(Collected data)
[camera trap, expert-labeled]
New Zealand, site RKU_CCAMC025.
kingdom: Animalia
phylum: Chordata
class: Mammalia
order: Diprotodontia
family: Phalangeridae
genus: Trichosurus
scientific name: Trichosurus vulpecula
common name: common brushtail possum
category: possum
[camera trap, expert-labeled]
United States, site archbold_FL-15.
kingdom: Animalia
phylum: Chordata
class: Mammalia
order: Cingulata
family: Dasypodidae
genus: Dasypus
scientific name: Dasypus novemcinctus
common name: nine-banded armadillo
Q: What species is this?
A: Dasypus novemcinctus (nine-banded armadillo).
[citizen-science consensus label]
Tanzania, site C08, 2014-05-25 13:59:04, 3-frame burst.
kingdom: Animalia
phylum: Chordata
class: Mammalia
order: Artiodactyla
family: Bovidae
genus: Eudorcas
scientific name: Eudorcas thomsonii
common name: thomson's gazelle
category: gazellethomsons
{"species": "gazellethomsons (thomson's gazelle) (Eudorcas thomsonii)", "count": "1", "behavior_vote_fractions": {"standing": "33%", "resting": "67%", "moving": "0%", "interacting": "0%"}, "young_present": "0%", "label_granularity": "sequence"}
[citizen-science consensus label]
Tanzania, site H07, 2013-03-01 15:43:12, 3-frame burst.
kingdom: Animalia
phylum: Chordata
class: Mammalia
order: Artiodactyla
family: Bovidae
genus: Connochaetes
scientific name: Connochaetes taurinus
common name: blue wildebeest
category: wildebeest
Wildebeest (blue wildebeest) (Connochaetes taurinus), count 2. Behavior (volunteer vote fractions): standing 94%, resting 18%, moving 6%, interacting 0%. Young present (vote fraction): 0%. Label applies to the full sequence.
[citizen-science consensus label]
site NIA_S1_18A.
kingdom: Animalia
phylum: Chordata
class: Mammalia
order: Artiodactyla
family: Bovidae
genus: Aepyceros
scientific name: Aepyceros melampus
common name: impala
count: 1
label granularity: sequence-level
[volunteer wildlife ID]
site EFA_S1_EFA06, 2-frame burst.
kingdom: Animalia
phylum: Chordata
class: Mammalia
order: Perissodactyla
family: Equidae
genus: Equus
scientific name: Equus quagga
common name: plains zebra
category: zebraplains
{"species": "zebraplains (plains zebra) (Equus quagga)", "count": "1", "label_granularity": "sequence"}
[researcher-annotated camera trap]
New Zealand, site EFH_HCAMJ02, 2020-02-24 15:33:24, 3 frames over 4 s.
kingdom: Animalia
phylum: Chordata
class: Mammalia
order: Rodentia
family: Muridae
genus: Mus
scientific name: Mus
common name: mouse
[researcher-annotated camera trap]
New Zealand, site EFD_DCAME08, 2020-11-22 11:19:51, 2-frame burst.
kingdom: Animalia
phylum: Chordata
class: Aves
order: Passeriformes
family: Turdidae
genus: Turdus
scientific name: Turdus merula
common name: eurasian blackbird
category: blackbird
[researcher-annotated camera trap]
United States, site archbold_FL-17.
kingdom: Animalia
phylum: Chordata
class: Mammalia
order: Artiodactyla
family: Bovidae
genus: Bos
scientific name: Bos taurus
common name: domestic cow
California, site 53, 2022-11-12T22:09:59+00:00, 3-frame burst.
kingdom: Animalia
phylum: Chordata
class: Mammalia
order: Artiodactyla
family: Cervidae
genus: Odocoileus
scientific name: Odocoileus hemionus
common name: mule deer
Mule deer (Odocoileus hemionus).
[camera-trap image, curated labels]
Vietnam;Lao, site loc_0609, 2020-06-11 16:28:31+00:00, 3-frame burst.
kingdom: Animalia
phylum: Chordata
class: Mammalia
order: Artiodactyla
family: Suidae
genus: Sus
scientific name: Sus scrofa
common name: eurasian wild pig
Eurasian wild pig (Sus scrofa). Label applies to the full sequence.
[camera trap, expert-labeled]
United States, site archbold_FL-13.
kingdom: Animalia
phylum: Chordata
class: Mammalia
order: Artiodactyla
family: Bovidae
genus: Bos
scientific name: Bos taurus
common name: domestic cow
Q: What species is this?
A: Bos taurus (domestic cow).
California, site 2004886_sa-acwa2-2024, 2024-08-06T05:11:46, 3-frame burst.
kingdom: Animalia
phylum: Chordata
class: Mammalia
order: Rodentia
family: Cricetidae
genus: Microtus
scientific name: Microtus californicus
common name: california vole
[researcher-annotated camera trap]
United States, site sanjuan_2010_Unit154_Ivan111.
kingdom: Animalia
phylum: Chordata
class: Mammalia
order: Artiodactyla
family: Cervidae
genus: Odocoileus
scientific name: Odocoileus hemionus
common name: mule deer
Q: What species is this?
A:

* _DESCRIPTION OF THE TASK_:
Start at the first line of the entries above. Set down each line exactly through the one with "scientific name: Eudorcas thomsonii", and stop there.

* _TASK ANSWER_:
[camera trap, expert-labeled]
New Zealand, site RKU_CCAMC025.
kingdom: Animalia
phylum: Chordata
class: Mammalia
order: Diprotodontia
family: Phalangeridae
genus: Trichosurus
scientific name: Trichosurus vulpecula
common name: common brushtail possum
category: possum
[camera trap, expert-labeled]
United States, site archbold_FL-15.
kingdom: Animalia
phylum: Chordata
class: Mammalia
order: Cingulata
family: Dasypodidae
genus: Dasypus
scientific name: Dasypus novemcinctus
common name: nine-banded armadillo
Q: What species is this?
A: Dasypus novemcinctus (nine-banded armadillo).
[citizen-science consensus label]
Tanzania, site C08, 2014-05-25 13:59:04, 3-frame burst.
kingdom: Animalia
phylum: Chordata
class: Mammalia
order: Artiodactyla
family: Bovidae
genus: Eudorcas
scientific name: Eudorcas thomsonii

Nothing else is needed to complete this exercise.